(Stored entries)
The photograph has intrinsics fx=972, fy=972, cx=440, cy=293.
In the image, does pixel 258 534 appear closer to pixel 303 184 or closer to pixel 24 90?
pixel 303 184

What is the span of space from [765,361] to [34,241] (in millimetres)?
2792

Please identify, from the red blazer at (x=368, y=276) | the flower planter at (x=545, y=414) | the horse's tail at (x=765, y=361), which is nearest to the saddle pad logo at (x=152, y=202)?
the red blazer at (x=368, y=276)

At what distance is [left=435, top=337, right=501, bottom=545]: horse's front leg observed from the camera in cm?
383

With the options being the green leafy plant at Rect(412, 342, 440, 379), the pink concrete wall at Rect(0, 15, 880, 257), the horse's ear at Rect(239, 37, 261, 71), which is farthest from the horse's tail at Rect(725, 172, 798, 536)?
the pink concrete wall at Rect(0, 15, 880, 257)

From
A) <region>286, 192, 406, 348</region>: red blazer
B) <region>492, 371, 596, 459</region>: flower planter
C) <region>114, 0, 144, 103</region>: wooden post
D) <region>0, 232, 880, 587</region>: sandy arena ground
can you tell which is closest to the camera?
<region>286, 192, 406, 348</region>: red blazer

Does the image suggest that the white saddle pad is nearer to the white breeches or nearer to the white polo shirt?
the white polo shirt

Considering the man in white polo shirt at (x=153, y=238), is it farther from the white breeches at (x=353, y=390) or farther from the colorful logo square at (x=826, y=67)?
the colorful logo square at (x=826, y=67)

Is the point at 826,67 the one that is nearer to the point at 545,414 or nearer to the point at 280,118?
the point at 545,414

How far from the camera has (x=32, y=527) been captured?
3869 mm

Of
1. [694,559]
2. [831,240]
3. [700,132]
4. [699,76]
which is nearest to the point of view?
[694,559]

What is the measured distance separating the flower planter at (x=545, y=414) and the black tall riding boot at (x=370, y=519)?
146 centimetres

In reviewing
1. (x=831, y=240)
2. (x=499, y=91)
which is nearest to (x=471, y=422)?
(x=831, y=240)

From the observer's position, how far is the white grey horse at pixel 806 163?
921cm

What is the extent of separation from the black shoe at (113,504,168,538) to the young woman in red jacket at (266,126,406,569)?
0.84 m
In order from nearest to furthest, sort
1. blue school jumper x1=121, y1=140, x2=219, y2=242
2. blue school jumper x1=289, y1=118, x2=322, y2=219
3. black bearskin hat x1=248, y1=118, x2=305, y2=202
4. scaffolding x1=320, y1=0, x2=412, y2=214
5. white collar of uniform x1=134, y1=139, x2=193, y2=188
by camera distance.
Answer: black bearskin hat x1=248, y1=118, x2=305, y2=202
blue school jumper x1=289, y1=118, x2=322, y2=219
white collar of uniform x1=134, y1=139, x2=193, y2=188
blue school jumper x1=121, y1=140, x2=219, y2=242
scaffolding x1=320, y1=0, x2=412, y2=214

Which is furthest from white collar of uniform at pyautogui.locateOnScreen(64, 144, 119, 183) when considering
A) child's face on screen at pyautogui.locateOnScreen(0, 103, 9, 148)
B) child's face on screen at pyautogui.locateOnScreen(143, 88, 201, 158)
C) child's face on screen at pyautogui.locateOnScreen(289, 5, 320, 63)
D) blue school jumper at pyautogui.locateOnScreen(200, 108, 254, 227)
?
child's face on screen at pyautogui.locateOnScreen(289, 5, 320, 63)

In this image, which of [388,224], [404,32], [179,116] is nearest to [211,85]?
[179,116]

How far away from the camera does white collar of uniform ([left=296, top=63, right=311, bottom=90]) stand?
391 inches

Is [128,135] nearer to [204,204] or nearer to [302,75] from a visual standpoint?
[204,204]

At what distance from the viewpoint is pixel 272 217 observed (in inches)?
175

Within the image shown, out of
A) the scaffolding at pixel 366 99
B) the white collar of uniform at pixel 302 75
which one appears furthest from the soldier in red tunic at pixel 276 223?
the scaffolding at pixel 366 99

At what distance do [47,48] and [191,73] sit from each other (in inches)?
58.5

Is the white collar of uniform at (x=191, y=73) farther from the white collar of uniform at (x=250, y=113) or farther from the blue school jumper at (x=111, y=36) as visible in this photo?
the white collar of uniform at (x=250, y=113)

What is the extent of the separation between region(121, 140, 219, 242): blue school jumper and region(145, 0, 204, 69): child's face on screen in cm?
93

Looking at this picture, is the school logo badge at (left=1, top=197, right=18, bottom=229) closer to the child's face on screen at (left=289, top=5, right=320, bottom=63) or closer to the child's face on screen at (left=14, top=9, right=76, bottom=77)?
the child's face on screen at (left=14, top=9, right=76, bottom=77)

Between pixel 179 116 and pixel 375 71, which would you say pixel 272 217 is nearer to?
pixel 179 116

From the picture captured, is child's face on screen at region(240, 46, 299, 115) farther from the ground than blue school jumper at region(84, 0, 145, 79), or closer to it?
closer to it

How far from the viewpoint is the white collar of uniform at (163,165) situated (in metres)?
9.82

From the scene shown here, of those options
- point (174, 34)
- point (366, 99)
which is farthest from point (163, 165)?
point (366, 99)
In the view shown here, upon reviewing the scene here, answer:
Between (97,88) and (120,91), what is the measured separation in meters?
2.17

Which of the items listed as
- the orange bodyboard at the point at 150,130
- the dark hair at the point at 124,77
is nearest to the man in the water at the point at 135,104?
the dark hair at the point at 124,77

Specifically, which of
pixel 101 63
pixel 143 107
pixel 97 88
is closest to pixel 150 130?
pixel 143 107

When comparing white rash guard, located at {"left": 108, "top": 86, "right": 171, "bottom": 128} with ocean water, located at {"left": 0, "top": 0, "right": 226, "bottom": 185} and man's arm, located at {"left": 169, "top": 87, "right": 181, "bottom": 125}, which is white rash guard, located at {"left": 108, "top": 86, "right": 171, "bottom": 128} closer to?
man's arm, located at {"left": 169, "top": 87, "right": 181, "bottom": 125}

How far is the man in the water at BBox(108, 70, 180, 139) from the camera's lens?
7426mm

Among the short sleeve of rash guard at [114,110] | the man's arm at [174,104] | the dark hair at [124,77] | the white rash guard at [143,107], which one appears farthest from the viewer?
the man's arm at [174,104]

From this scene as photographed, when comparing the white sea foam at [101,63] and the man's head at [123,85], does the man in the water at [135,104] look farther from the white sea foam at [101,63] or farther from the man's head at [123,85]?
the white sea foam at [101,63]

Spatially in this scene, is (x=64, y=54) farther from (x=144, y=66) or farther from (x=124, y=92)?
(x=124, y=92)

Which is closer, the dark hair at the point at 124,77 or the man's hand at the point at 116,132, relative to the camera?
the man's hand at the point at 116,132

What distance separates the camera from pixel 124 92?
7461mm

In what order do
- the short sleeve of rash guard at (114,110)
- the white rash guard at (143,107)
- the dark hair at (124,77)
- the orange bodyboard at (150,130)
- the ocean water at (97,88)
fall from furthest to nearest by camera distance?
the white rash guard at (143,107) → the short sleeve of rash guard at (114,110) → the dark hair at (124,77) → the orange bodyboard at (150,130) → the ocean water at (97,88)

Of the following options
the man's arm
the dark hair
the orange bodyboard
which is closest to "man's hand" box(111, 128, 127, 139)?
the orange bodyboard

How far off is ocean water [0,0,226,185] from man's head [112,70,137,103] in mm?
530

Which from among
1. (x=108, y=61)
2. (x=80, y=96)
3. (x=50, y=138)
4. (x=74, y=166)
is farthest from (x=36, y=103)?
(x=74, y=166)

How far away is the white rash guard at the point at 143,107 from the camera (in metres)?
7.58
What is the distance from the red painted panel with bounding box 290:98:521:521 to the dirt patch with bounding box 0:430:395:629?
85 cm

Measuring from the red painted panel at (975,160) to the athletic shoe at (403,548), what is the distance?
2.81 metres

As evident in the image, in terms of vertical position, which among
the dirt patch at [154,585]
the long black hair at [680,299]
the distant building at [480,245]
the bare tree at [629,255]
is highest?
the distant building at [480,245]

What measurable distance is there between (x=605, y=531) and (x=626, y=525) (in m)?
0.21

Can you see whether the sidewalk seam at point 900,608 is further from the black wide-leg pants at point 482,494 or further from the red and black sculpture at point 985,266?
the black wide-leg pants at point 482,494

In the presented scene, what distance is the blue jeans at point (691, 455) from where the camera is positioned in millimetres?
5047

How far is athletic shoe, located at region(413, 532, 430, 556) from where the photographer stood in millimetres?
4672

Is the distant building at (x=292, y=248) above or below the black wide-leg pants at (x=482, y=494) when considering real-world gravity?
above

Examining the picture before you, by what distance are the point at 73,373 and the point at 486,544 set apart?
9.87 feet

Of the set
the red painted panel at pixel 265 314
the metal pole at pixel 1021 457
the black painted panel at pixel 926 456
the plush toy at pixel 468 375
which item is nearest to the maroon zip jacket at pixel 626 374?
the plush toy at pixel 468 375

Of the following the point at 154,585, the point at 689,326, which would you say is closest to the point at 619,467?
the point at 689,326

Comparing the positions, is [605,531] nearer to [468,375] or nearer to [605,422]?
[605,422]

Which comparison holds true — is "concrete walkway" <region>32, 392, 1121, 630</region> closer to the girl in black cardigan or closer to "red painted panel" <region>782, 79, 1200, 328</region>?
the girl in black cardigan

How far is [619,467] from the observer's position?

**YOUR INSTRUCTIONS:** Turn the records into a two-column CSV with the header text,answer. Each record gets one row, with its text and its answer each in a single quoted field and line breaks replaced by spaces. Begin at the line that has "What distance separates" and stop after the line that has "the white rash guard at (143,107) →", and include both of those lines.

**COMPLETE ANSWER:**
text,answer
"What distance separates the camera from pixel 124 92?","7461mm"
"In what order do - the short sleeve of rash guard at (114,110) - the white rash guard at (143,107) - the dark hair at (124,77) - the orange bodyboard at (150,130) - the ocean water at (97,88) fall from furthest to nearest by camera distance?","the white rash guard at (143,107) → the short sleeve of rash guard at (114,110) → the dark hair at (124,77) → the orange bodyboard at (150,130) → the ocean water at (97,88)"